Source document —
————————

Head of Consumer Brand Marketing at Momentum Financial Services, Charlotte Nsubuga-Mukasa is making it her mission to contribute to women empowerment, especially those from rural areas. Nsubuga-Mukasa leads a team of brand designers and social media managers, who pursue creating emotional connections with their consumers but beyond this, she dreams to one day make an immense contribution to UN Women.
One day she hopes to use this platform to support women who are living with fistula, which is the abnormal connection between two body parts. Over the years, Nsubuga-Mukasa’s has been interested in obstetric fistula, which leaves behind other complications such as depression and infertility. In some instances, this leads to the affected individual being socially isolated from their communities, which further erodes their inner worth and self-esteem.
“In some of the villages in North Africa, these women are shunned by their husbands and the communities because of the scent that accompanies this medical condition but when organisations such as Doctors Without Borders come in and do a 15-minute operation to reverse this condition, which is preceded by the natural birthing process, these women subsequently return to their communities and live meaningful lives,” said Nsubuga-Mukasa.
According to the trailblazer, women who acknowledge their setbacks and their opportunities are entrepreneurial and ripe for business skill teachings. More importantly, if they partner with their community, Nsubuga-Mukasa said their testimony and an improved sense of esteem motivates the young girl child to dream of a better life.
“Once those women go back into their villages, they become economically stable. The experience of living on their own after being shunned from their communities makes them far more resourceful than when they left. It is not so much about the difficulties that they face but more on how they rise after much adversity. Good medical attention, coupled with business and resourceful money management principles, helps them to tap into their inborn talents of making more with less,” said Nsubuga-Mukasa
In addition, Nsubuga-Mukasa also explained why women’s issues are important. “These issues are important to me because I am a part of this ecosystem; I understand those silent barriers that hold you back. I know what it means not to be given an opportunity in a boardroom. I know what it means not to have money to go to university. I can relate to parents who borrow money from financial institutions that charge high-interest rates, all because they want to give their children an education that catapults or gives them a fighting chance,” she concluded.

————————

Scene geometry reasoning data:

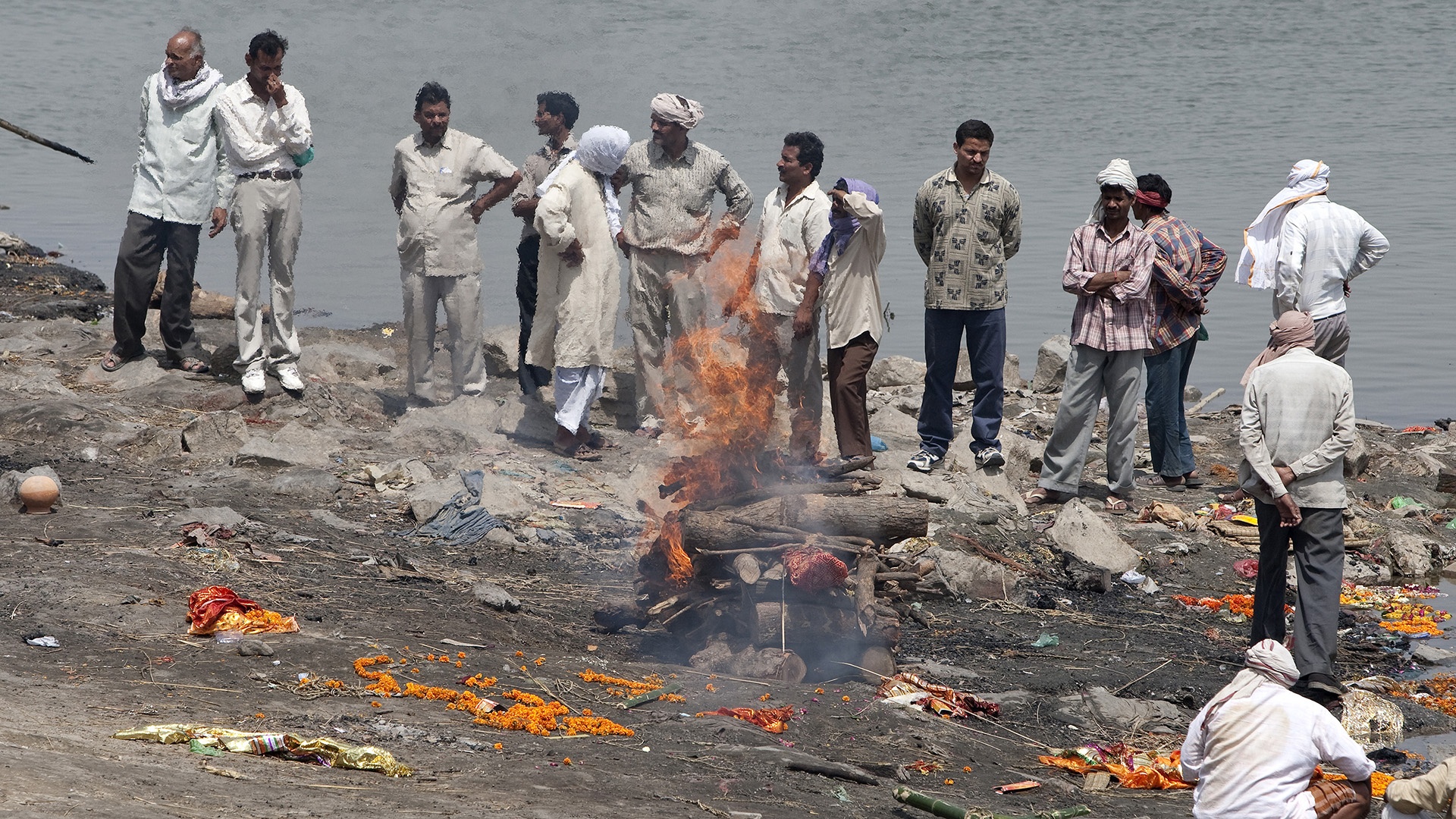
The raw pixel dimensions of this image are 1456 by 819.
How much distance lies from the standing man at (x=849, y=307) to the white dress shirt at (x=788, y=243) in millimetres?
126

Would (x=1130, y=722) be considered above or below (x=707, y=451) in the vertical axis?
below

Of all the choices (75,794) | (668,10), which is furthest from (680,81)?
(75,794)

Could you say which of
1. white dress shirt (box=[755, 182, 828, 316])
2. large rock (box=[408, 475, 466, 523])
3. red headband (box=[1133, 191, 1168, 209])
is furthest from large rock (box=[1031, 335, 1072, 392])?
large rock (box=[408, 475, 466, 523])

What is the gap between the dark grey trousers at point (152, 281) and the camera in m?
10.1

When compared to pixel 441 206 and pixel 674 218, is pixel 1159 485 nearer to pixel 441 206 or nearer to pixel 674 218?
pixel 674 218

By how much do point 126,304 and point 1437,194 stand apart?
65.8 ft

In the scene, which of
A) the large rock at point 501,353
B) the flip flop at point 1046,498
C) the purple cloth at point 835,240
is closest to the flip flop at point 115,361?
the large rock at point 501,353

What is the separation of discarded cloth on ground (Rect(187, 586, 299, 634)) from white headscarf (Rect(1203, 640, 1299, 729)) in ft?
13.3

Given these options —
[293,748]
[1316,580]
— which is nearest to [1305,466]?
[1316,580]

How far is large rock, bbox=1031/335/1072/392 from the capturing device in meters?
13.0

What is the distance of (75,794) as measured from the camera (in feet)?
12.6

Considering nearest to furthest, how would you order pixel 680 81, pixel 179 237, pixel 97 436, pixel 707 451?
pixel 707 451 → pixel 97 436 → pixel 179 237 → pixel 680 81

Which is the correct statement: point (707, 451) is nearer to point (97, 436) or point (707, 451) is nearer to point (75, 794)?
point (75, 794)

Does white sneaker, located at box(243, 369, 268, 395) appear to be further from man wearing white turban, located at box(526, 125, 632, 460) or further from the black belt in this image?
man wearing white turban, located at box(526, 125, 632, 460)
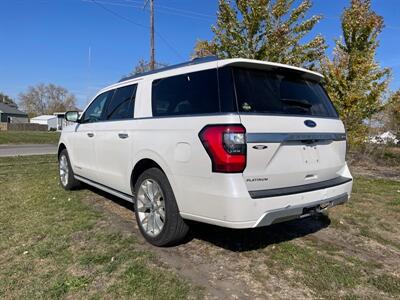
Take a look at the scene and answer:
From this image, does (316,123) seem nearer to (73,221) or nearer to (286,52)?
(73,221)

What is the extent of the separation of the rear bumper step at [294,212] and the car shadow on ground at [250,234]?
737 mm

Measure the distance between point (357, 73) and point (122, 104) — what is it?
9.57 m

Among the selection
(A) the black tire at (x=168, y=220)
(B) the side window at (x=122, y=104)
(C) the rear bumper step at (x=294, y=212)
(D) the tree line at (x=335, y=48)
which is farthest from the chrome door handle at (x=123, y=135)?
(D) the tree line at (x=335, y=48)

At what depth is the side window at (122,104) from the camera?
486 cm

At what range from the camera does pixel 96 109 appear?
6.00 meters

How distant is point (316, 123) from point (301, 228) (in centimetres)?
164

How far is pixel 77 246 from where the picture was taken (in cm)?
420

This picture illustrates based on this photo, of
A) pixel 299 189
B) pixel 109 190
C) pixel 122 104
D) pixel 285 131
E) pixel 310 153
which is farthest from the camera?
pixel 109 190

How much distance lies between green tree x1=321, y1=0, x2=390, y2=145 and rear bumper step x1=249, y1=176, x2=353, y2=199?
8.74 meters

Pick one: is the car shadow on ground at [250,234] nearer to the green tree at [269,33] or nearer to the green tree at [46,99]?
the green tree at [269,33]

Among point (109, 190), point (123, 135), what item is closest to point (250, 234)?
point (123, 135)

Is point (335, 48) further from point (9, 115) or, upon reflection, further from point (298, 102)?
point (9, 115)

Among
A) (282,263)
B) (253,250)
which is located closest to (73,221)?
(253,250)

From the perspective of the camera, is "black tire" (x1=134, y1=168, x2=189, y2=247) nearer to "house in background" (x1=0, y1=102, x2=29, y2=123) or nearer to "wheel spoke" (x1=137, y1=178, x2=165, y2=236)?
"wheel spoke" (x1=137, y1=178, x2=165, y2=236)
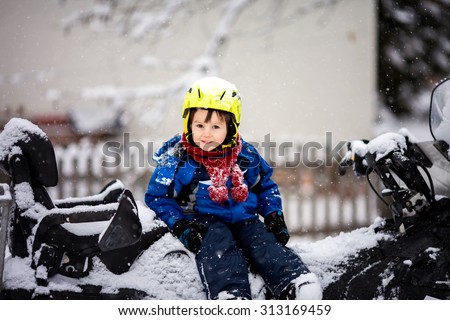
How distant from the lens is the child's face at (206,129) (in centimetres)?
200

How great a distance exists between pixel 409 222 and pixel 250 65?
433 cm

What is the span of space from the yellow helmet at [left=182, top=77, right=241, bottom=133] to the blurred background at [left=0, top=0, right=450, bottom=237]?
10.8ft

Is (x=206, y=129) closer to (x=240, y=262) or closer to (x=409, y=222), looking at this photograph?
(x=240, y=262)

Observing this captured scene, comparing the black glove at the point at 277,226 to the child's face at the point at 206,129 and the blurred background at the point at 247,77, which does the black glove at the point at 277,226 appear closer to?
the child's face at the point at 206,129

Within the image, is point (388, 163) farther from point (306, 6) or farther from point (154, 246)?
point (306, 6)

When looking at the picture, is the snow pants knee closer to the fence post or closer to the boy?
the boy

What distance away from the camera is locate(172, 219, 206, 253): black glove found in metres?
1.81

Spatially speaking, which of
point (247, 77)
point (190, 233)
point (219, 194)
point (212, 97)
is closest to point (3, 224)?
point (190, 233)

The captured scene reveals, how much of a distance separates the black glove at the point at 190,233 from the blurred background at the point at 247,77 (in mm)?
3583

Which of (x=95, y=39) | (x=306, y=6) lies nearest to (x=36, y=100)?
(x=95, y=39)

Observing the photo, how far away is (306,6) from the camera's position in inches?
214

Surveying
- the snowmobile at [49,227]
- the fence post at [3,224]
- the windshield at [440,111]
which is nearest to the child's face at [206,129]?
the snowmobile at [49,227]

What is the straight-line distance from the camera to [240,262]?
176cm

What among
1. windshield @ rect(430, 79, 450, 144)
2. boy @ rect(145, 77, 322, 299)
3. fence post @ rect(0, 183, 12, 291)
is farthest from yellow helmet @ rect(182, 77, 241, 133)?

————————

Problems and tasks —
A. Answer these questions about the text on Charlotte Nsubuga-Mukasa:
(i) Which company employs her as Head of Consumer Brand Marketing?
(ii) How long does the operation last that Doctors Without Borders performs to reverse the condition?
(iii) Which two complications does obstetric fistula leave behind?
B. Rewrite the passage of the text on Charlotte Nsubuga-Mukasa that opens with "One day she" and closes with "worth and self-esteem.", replacing "depression" with "anxiety".
This listing comes from a separate source.

Exercise results —
A.
(i) Momentum Financial Services
(ii) 15 minutes
(iii) Depression and infertility

B.
One day she hopes to use this platform to support women who are living with fistula, which is the abnormal connection between two body parts. Over the years, Nsubuga-Mukasa’s has been interested in obstetric fistula, which leaves behind other complications such as anxiety and infertility. In some instances, this leads to the affected individual being socially isolated from their communities, which further erodes their inner worth and self-esteem.